Sur la base des occurrences de notre corpus, nous établissons un gradient sémantico-pragmatique entre interrogatives et exclamatives (Caffi & Janney 1994). Il nous permet notamment de rendre compte des occurrences difficilement classables par de simples critères formels, comme dans l'exemple suivant :

 

ED Yeah! I met a movie star! Somebody really big!

DOLORES Who? Robert Taylor?!

ED (annoyed) No! A horror movie star!

DOLORES Boris Karloff!?

ED Close! The other one!

(Ed Wood, 1994)

 

Les critères formels (structure syntaxique : simple syntagme nominal, ponctuation combinant point d'exclamation et point d'interrogation) ne permettent pas de classer l'énoncé Boris Karloff !? en tant qu'interrogatif ou exclamatif. L'énoncé précédent du même locuteur (Who ? Robert Taylor ?! ), qui comprend un mot en wh-, et un point d'interrogation avant le point d'exclamation, apparaît en comparaison plus proche d'une interrogation que Boris Karloff !?. Dans le premier cas, le locuteur Dolores demande confirmation d'une simple hypothèse à son interlocuteur, alors que dans le deuxième elle réagit à l'incongruité de la nouvelle qu'elle pense avoir devinée. Il ne s'agit cependant toujours pas d'une exclamative prototypique, puisqu'elle appelle encore une réponse informative de la part de l'interlocuteur (qui rectifie la nouvelle hypothèse).

Le gradient ne fait pas appel à des concepts souvent utilisés dans la définition de la surprise en discours, tels que la présupposition ou les implicatures conventionnelles (Potts 2005). Nous avons choisi de l'établir en fonction du type de source, de la fonction expressive de l'énoncé de surprise (Legallois et François 2012), et de la réaction de l'interlocuteur. Il couvre des énoncés allant d'une demande de confirmation à l'expression d'une surprise mêlée à d'autres affects. L'annotation sous Glozz nous a permis de définir des séquences de surprise, d'associer à chaque énoncé de surprise un type de source (discours ou événement extralinguistique), et de prendre en compte le contexte discursif en amont et en aval. Nous mettons ainsi en lumière le caractère essentiel de l'interaction dans l'analyse des exclamatives en situation de surprise. Ce travail nous permet également de raffiner la définition de la surprise en discours, qui n'est ni une simple réaction physiologique à un stimulus, ni une réaction psychologique tournée vers la seule subjectivité du locuteur (speaker-oriented, Rett 2011). Il faut au contraire l'envisager en tant qu'enchaînement discursif, de la source à la réaction de l'interlocuteur. Nous proposons donc une définition de la surprise en discours comme scénario. 

 

 

 

Références

Caffi, Claudia & Richard Janney. 1994. « Toward a pragmatics of emotive communication », Journal of Pragmatics, 22 : 325-373.

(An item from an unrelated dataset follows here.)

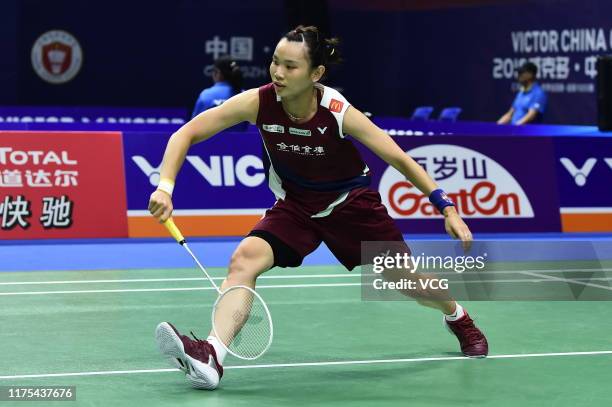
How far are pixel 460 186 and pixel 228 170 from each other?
2.14 meters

Legallois, Dominique & Jacques François. 2012. « Définition et illustration de la notion d'expressivité en linguistique. » Dans Nicole Le Querler, Franck Neveu, and Emmanuelle Roussel (dir.). Relations, Connexions, Dépendances: Hommage Au Professeur Claude Guimier. Rennes: Presses universitaires de Rennes. 197–221.

Michaelis, Laura. 2001. “Exclamative Constructions.” Dans Martin Haspelmath (dir.). Language Typology and Language Universals: An International Handbook. Berlin, New York: W. de Gruyter. 1038–50.

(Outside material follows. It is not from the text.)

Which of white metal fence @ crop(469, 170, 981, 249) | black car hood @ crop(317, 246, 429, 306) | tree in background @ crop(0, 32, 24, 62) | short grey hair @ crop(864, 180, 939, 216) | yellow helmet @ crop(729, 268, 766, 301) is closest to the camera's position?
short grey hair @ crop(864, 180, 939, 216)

Potts, Christopher. 2005. The Logic of Conventional Implicatures. Oxford: Oxford University Press.

Rett, Jessica. 2011. “Exclamatives, Degrees and Speech Acts.” Linguistics and Philosophy 34 (5). 411-442.


Corpus

Burton Tim. 1994. Ed Wood. http://www.opensubtitles.org/fr/search/sublanguageid-fre/idmovie-4395. (Consulté le 29 mai 2015)

 

Logiciel d'annotation

Widlöcher Antoine & Yann Mathet. 2009. La plate-forme Glozz : environnement d'annotation et d'exploration de corpus. In Actes de TALN 2009, Senlis, France.